+++ DATASET EXCERPTS +++

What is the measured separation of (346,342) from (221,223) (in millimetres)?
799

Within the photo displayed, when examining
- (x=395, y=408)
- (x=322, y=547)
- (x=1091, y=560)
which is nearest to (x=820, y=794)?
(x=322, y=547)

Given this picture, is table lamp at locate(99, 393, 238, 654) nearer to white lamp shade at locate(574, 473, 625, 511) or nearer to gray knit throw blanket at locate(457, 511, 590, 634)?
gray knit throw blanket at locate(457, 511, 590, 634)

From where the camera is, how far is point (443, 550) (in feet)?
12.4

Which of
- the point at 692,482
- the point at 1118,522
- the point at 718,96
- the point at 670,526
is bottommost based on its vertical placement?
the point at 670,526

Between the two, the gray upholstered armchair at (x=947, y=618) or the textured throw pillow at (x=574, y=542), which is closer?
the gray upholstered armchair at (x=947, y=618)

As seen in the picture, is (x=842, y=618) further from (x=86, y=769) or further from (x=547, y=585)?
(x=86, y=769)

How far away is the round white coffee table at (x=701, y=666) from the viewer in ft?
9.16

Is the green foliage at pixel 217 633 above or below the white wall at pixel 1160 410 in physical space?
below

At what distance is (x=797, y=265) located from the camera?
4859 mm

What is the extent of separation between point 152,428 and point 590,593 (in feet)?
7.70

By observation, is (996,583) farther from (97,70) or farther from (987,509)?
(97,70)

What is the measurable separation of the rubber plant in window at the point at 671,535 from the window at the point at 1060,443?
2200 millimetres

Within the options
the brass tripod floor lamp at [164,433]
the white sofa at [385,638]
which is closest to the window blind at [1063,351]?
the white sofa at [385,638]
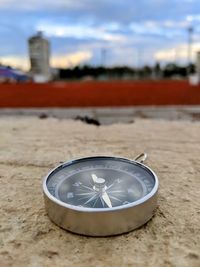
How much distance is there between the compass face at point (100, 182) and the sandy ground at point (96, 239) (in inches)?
4.1

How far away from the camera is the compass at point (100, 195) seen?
95 cm

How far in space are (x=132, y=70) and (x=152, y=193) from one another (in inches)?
973

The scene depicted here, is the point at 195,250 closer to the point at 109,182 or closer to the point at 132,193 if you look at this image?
the point at 132,193

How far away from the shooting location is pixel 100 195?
1.08m

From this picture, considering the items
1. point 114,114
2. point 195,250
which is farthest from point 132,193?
point 114,114

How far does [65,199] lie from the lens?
3.45ft

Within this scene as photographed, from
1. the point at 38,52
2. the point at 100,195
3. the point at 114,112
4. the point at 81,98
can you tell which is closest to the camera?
the point at 100,195

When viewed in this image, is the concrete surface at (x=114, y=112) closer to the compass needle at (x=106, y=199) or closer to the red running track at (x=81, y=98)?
the red running track at (x=81, y=98)

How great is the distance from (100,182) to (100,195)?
0.20ft

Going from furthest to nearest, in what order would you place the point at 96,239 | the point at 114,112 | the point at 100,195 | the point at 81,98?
the point at 81,98 → the point at 114,112 → the point at 100,195 → the point at 96,239

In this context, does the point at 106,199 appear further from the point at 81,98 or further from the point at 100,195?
the point at 81,98

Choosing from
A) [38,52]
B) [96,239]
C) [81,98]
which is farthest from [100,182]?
[81,98]

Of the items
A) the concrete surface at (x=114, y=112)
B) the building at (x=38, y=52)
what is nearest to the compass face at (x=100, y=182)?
the concrete surface at (x=114, y=112)

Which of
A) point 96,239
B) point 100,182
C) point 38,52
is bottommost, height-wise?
point 96,239
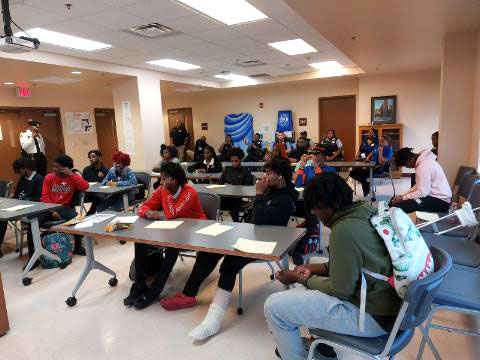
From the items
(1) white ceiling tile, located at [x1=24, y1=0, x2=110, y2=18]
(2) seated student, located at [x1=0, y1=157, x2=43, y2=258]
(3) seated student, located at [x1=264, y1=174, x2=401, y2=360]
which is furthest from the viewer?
(2) seated student, located at [x1=0, y1=157, x2=43, y2=258]

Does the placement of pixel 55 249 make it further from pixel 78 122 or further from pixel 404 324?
pixel 78 122

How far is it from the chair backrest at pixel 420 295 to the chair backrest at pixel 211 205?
199cm

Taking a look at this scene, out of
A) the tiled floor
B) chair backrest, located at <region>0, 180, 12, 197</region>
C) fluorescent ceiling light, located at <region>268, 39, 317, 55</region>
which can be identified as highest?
fluorescent ceiling light, located at <region>268, 39, 317, 55</region>

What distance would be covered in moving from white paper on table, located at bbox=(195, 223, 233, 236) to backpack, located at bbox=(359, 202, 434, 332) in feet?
4.06

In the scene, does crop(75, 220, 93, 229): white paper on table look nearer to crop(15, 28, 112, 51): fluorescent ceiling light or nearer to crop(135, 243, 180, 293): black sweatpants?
crop(135, 243, 180, 293): black sweatpants

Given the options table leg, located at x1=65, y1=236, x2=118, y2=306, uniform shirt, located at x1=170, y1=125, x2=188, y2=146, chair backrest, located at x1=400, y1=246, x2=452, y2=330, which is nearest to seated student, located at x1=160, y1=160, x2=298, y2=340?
table leg, located at x1=65, y1=236, x2=118, y2=306

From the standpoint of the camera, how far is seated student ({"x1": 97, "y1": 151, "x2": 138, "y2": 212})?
15.5 feet

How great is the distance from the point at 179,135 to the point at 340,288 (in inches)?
420

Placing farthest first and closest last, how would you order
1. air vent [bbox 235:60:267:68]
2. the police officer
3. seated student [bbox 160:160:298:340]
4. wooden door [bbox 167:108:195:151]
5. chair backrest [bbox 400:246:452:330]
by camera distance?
wooden door [bbox 167:108:195:151], the police officer, air vent [bbox 235:60:267:68], seated student [bbox 160:160:298:340], chair backrest [bbox 400:246:452:330]

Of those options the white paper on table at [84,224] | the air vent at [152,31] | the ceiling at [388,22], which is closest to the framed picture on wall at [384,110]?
the ceiling at [388,22]

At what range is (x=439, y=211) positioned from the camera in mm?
3459

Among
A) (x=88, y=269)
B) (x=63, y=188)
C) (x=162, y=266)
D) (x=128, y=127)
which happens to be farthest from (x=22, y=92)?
(x=162, y=266)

+++

__YOUR TASK__.
The pictures in the entries should be left out; output everything else exactly.

__OUTPUT BELOW__.
What is the measured separation of (346,342) from (221,223) (in millimetres)?
799

Within the photo displayed, when examining
- (x=395, y=408)
- (x=322, y=547)
- (x=1091, y=560)
which is nearest to (x=820, y=794)?
(x=322, y=547)

Given this picture, is table lamp at locate(99, 393, 238, 654) nearer to white lamp shade at locate(574, 473, 625, 511) or nearer to gray knit throw blanket at locate(457, 511, 590, 634)?
gray knit throw blanket at locate(457, 511, 590, 634)

From where the camera is, how far is point (443, 550) (in feet)?
12.4

Which of
- the point at 692,482
- the point at 1118,522
- the point at 718,96
- the point at 670,526
is bottommost based on its vertical placement?
the point at 670,526

Between the two, the gray upholstered armchair at (x=947, y=618) or the textured throw pillow at (x=574, y=542), which is closer?
the gray upholstered armchair at (x=947, y=618)

As seen in the picture, is (x=842, y=618) further from (x=86, y=769) or further from (x=547, y=585)?
(x=86, y=769)

How far away is the round white coffee table at (x=701, y=666) from the viewer in ft?
9.16

Is the green foliage at pixel 217 633 above or below the white wall at pixel 1160 410 in physical space?
below

At what distance is (x=797, y=265) located from the camera?
4859 mm

What is the extent of separation between point 152,428 and point 590,593 (in feet)?
7.70

By observation, is (996,583) farther from (97,70) or farther from (987,509)?
(97,70)

What is the measurable separation of the rubber plant in window at the point at 671,535 from the window at the point at 1060,443?
2200 millimetres

Within the options
the brass tripod floor lamp at [164,433]
the white sofa at [385,638]
which is closest to the window blind at [1063,351]?
the white sofa at [385,638]
How much distance is there between the compass face at point (100, 182) and the sandy ground at point (96, 239) (in inches)?
4.1

How far away from the camera is the compass at point (100, 195) seen?
95 cm

How far in space are (x=132, y=70) and (x=152, y=193) from one another (in inches)?
973

The scene depicted here, is the point at 195,250 closer to the point at 109,182 or closer to the point at 132,193 if you look at this image?
the point at 132,193

How far away from the shooting location is pixel 100 195?
1.08m

From this picture, considering the items
1. point 114,114
2. point 195,250
which is farthest from point 132,193?
point 114,114

How far does [65,199] lie from the lens?
3.45ft

Within this scene as photographed, from
1. the point at 38,52
2. the point at 100,195
3. the point at 114,112
4. the point at 81,98
can you tell which is closest to the camera?
the point at 100,195

When viewed in this image, is the concrete surface at (x=114, y=112) closer to the compass needle at (x=106, y=199) or closer to the red running track at (x=81, y=98)?
the red running track at (x=81, y=98)

How great is the distance from (100,182) to (100,195)?
0.20ft

Going from furthest to nearest, in what order would you place the point at 96,239 | the point at 114,112 | the point at 100,195 | the point at 81,98?
the point at 81,98 → the point at 114,112 → the point at 100,195 → the point at 96,239

In this context, does the point at 106,199 appear further from the point at 81,98 or further from the point at 100,195?
the point at 81,98

Choosing from
A) [38,52]
B) [96,239]
C) [81,98]
which is farthest from [100,182]?
[81,98]

Of the items
A) the concrete surface at (x=114, y=112)
B) the building at (x=38, y=52)
what is nearest to the compass face at (x=100, y=182)?
the concrete surface at (x=114, y=112)

Which of
A) point 96,239
B) point 100,182
C) point 38,52
is bottommost, height-wise?
point 96,239
From the items
(1) white ceiling tile, located at [x1=24, y1=0, x2=110, y2=18]
(2) seated student, located at [x1=0, y1=157, x2=43, y2=258]
(3) seated student, located at [x1=264, y1=174, x2=401, y2=360]
which is furthest from the viewer?
(2) seated student, located at [x1=0, y1=157, x2=43, y2=258]

Does the placement of pixel 55 249 make it further from pixel 78 122 or further from pixel 404 324?
pixel 78 122

How far is it from the chair backrest at pixel 420 295 to the chair backrest at pixel 211 205?
199cm

Taking a look at this scene, out of
A) the tiled floor
B) chair backrest, located at <region>0, 180, 12, 197</region>
C) fluorescent ceiling light, located at <region>268, 39, 317, 55</region>
which can be identified as highest?
fluorescent ceiling light, located at <region>268, 39, 317, 55</region>

What distance would be covered in moving from white paper on table, located at bbox=(195, 223, 233, 236) to backpack, located at bbox=(359, 202, 434, 332) in feet?
4.06

In the scene, does crop(75, 220, 93, 229): white paper on table look nearer to crop(15, 28, 112, 51): fluorescent ceiling light or nearer to crop(135, 243, 180, 293): black sweatpants?
crop(135, 243, 180, 293): black sweatpants

Given the options table leg, located at x1=65, y1=236, x2=118, y2=306, uniform shirt, located at x1=170, y1=125, x2=188, y2=146, chair backrest, located at x1=400, y1=246, x2=452, y2=330, which is nearest to seated student, located at x1=160, y1=160, x2=298, y2=340?
table leg, located at x1=65, y1=236, x2=118, y2=306

From the standpoint of the camera, how far is seated student ({"x1": 97, "y1": 151, "x2": 138, "y2": 212})?
15.5 feet

How great is the distance from the point at 179,135 to the point at 340,288 (in inches)?
420

Placing farthest first and closest last, how would you order
1. air vent [bbox 235:60:267:68]
2. the police officer
3. seated student [bbox 160:160:298:340]
4. wooden door [bbox 167:108:195:151]
5. chair backrest [bbox 400:246:452:330]
by camera distance?
wooden door [bbox 167:108:195:151], the police officer, air vent [bbox 235:60:267:68], seated student [bbox 160:160:298:340], chair backrest [bbox 400:246:452:330]

Of those options the white paper on table at [84,224] | the air vent at [152,31] | the ceiling at [388,22], which is closest to the framed picture on wall at [384,110]?
the ceiling at [388,22]

At what range is (x=439, y=211) positioned from the camera in mm?
3459

Among
A) (x=88, y=269)
B) (x=63, y=188)
C) (x=162, y=266)
D) (x=128, y=127)
which happens to be farthest from (x=22, y=92)?
(x=162, y=266)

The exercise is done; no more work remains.